Note: there is no distinction between the criteria for a full HIPAA waiver or an alteration of HIPAA authorization under 45 CFR 164.512(i)(2)(ii).

When may a waiver or alteration of HIPAA Authorization be granted?

The IRB may waive HIPAA authorization completely or issue a partial waiver. A waiver of authorization is most frequently sought when the research also qualifies for a waiver of consent.

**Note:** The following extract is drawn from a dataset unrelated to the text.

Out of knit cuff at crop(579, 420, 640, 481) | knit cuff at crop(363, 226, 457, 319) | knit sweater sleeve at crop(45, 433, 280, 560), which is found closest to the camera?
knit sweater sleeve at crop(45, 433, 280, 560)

For example:

  • A complete waiver of HIPAA may be granted when it is not possible to obtain the participants signature, and it is not possible to provide the participant with the authorization information, such as for a retrospective review of medical records.
  • A partial waiver of HIPAA authorization may be granted when a study does not intend to obtain HIPAA authorization on behalf of the covered entity, but needs access to PHI for recruitment purposes (i.e., contact information from EDW).

An alteration of HIPAA authorization may include an omission of one or more required elements of HIPAA-compliant authorization. For example:

  • an alteration to HIPAA may be granted when it is anticipated that the targeted participant population may not have access or skills to use technology that allows for an electronic signature, such as the elderly or people with limited resources, and it is not possible to obtain the written signature.

In such cases, the IRB also approves a waiver of documentation of consent, and the investigators must obtain verbal authorization instead of a written authorization. The verbal consent/authorization must contain all the required elements of consent plus HIPAA Authorization.

Requesting an Alteration or a Waiver of HIPAA Authorization

To apply for both the waiver of consent and waiver of authorization, the PI must demonstrate  how the study meets all of the required waiver/alteration criteria, and include the justification within the protocol.